Is there any standard to be followed?

Regards.
aanita.



#9 kkala

kkala

    Gold Member

  • Banned
  • PipPipPipPipPip
  • 1,939 posts

Posted 02 April 2010 - 12:02 AM

Boiler feed water (BFW) pH is to be maintained in the range of 8.0 to 9.5(guidelines) where as in steam drum pH maintaining guidelines is in the range of 9.5 to 11.0. Pressure of steam drum is 34 barg. Since dosing of PO4 (Trisodium phosphate is dosing in steam drum) cannot be a controlling media (although it will increase steam drum pH a little) of pH in steam drum, the guidelines seems to me is not correct. pH should be controlled in BFW. Can we re-evaluate the guideline of steam drum pH a little lower than the supply BFW? What should be the ideal pH and phosphate level to be maintained? Is there any standard to be followed?

To the posts already sent, I would like to add some more (having participated in the requisition of two 41 barg steam boilers).
1. Steam drum water pH was higher than BFW pH in the offers obtained (apparently due to phosphates).
2. We requested oxygen scavenger and phosphate injection into deaerator surge drum. Most vendors replied that phosphates should be injected into steam drum to limit phosphate deposits and subsequent valve clogging (apparently higher temperatures help in avoiding these deposits).
3. In spite of that, first of mentioned boilers have been operating for 9 years with phosphate injection into deaerator drum, without problems reported (the other has not been yet installed).
Note: In my opinion phosphates make a buffer solution to control pH of boiler water.

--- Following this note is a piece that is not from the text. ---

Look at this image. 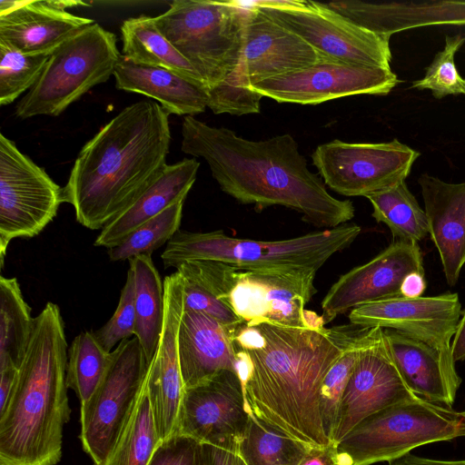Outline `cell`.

Edited by kkala, 02 April 2010 - 12:04 AM.


#10 farshad_process

farshad_process

    Brand New Member

  • Members
  • 3 posts

Posted 27 June 2012 - 04:31 AM

Dear friends, we have a steam drum working at 121 barg.according to the design,we have a sample point in the continuous blowdown line before blowdown drum for phosphate measurement.we see great difference between measured phosphate concentration before blowdown drum and in the outlet stream from it .Is it normal?which one is better for sampeling and why? another question:how can we calculate the best range for phosphate concentration?

Edited by farshad_process, 27 June 2012 - 09:49 PM.